(Bloomberg) -- Russia’s Arctic LNG 2 project has slashed output at its gas fields to nearly zero so far in November after stopping liquefaction last month due to western sanctions.
Fields feeding the Novatek PJSC-led facility pumped an average of 0.4 million cubic meters of gas a day in the first ten days of November, according to a person with knowledge of industry data, who spoke on condition of anonymity. That’s a drop of more than 90% from the average output for most of October, Bloomberg calculations show.
It is also the lowest average production rate for the project since at least September 2023, according to historical figures. Even during pre-commissioning and commissioning of the first Arctic LNG 2 train in the fourth quarter of last year, its fields produced between 2 million and almost 14 million cubic meters a day, said the person familiar with the data.
The near-zero output at Arctic LNG 2 in November follows the halt reported by Bloomberg last month of the facility’s liquefaction processes.
Arctic LNG 2 is key for Russia’s ambitions to boost exports of LNG and develop its Northern Sea Route, so it has been the target of several waves of western sanctions in the past year over the Kremlin’s war against Ukraine.
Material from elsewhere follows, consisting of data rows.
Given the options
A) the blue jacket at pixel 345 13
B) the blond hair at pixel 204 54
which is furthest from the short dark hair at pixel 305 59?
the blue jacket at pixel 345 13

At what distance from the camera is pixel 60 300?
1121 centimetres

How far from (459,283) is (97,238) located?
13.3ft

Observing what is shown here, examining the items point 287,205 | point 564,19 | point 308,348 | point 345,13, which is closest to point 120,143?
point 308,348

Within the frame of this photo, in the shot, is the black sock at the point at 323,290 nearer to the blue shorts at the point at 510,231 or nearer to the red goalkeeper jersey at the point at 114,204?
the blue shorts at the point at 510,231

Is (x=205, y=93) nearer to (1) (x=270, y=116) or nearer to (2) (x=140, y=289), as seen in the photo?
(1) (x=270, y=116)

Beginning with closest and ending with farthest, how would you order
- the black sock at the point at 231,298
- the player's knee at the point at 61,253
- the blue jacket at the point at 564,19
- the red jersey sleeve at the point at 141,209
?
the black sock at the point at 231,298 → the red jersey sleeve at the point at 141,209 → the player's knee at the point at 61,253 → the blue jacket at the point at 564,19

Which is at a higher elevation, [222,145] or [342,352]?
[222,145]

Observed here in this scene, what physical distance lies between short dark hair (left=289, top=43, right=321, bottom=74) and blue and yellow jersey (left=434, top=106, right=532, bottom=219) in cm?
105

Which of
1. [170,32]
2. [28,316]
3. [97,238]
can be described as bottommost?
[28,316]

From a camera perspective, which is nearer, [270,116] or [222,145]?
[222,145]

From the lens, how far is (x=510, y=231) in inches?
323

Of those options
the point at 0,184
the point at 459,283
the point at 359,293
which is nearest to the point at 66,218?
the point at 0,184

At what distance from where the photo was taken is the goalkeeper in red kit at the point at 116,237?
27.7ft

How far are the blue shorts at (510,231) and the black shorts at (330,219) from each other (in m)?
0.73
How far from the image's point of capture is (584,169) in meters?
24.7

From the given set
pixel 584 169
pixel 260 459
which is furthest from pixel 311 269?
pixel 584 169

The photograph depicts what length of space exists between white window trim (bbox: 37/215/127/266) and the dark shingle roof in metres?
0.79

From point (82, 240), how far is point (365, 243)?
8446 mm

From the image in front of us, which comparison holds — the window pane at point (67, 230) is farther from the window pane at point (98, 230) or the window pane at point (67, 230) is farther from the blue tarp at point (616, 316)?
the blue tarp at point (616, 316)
Penalties imposed by the US and its allies all but forced out other investors, limited the plant’s access to ice-class tankers needed to navigate Arctic waters and made foreign buyers reluctant to buy the cargoes.
Arctic LNG 2 and its largest shareholder, Russia-based Novatek, didn’t immediately respond to Bloomberg’s requests for a comment.
The facility has a design capacity of 19.8 million tons of LNG per year, but so far only one train able to produce 6.6 million tons annually is operational. It ramped up production of the super-chilled fuel in August and September, when ice conditions allowed it to deploy conventional gas carriers, often with opaque ownership, to export its cargoes. None of those shipments have been delivered to overseas ports.